In this epidemic of price hikes, manufacturers (including Mylan) argue that it isn’t just them taking more money. The pharmacy benefit management groups, which negotiate better drug prices for insurers and employer clients, take rebates – and the drug companies contend they increasingly want a bigger cut. A Tufts University analysis released in May 2016 found that rebates paid to the PBMs play a key role in determining which drugs are offered to patients when there is competition.
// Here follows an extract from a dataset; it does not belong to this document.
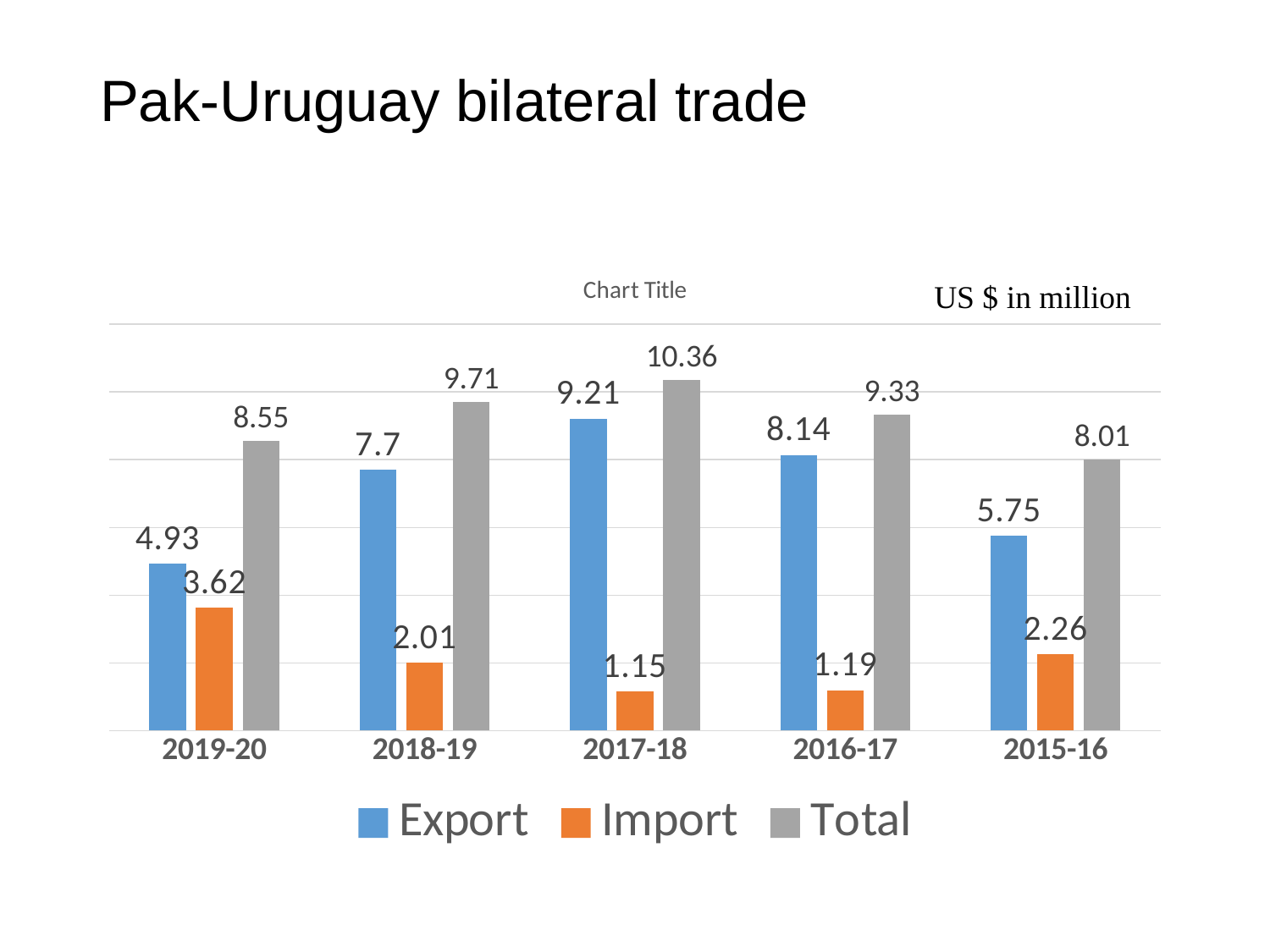
Which year has the lowest Export value? 2019-20 Which year has the highest Total value? 2017-18 What is the Import value for 2019-20? 3.62 How many series does the legend list? 3 How many years are shown on the x axis? 5 What is the Total value for 2015-16? 8.01 Which year has the highest Import value? 2019-20 What kind of chart is shown on the slide? Bar chart What unit is stated for the values in the chart? US $ in million What is the difference between the Export and Import values for 2018-19? 5.69 What is the Export value for 2017-18? 9.21 Which is larger, the Import value for 2016-17 or the Import value for 2015-16? 2015-16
But none of these price negotiations are openly discussed. The PBMs say the price spikes in cases such as the EpiPen shouldn’t be turned into an insurance coverage issue. And while nobody is about to let the pharma makers like Mylan off the hook for their big increases, clearly this whole system – with prices negotiated under a cloak of secrecy – needs fixing.
At the start of the EpiPen furor, Forbes columnist Matthew Herper published a compelling column about fixing America’s drug pricing mess. As an experienced pharma watcher, he makes the case for drug pricing transparency, the FDA to get cracking on allowing competition in the epinephrine auto-injector market and for price hikes to be tied to genuine innovation.
These are excellent points to raise. Especially so for those of us or our children who must rely on not just always carrying – but also affording – a lifesaving medication like epinephrine.